* [REQUIREMENT] Reproduce exactly the lines beginning with the line that contains "Is piece of" and ending at the final line of the material below.

-- start RAW DATA --

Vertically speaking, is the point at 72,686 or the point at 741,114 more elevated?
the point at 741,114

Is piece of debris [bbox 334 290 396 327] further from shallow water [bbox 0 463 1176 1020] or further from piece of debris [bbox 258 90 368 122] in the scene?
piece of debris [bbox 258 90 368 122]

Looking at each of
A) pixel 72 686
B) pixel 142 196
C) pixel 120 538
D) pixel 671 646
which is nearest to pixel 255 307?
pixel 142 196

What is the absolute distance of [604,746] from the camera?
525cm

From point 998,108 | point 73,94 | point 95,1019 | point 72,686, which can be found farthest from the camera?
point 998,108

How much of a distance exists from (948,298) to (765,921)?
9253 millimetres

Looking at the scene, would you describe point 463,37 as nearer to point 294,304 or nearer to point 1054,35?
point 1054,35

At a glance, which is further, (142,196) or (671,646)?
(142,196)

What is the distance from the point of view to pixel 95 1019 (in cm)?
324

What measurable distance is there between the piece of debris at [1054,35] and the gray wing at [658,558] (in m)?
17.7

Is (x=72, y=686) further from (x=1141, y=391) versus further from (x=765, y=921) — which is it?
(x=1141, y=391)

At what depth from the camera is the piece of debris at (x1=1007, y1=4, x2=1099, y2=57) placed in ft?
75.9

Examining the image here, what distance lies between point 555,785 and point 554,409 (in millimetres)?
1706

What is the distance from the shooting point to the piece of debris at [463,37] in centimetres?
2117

-- end RAW DATA --

* [RESULT OF THE EXERCISE]
Is piece of debris [bbox 334 290 396 327] further from shallow water [bbox 0 463 1176 1020] or further from piece of debris [bbox 258 90 368 122] in the scene?
piece of debris [bbox 258 90 368 122]

Looking at each of
A) pixel 72 686
B) pixel 142 196
C) pixel 120 538
D) pixel 671 646
which is nearest to pixel 255 307?
pixel 142 196

What is the absolute distance of [604,746] from the camera?
525cm

From point 998,108 | point 73,94 | point 95,1019 | point 72,686, which can be found farthest from the camera?
point 998,108

How much of a distance exists from (948,298) to (765,921)?
9253 millimetres

Looking at the scene, would you describe point 463,37 as nearer to point 294,304 or nearer to point 1054,35?
point 1054,35

At a glance, which is further, (142,196) or (671,646)?
(142,196)

What is the distance from the point of view to pixel 95 1019 (in cm)?
324

What measurable distance is there between the piece of debris at [1054,35] and the gray wing at [658,558] (in m)?
17.7

Is (x=72, y=686) further from (x=1141, y=391) versus further from (x=765, y=921) — which is it?
(x=1141, y=391)

At what depth from the camera is the piece of debris at (x1=1007, y1=4, x2=1099, y2=57) placed in ft?
75.9

Examining the image here, what distance lies between point 555,785 and point 554,409 (in millimetres)?
1706

What is the distance from the shooting point to the piece of debris at [463,37] in centimetres?
2117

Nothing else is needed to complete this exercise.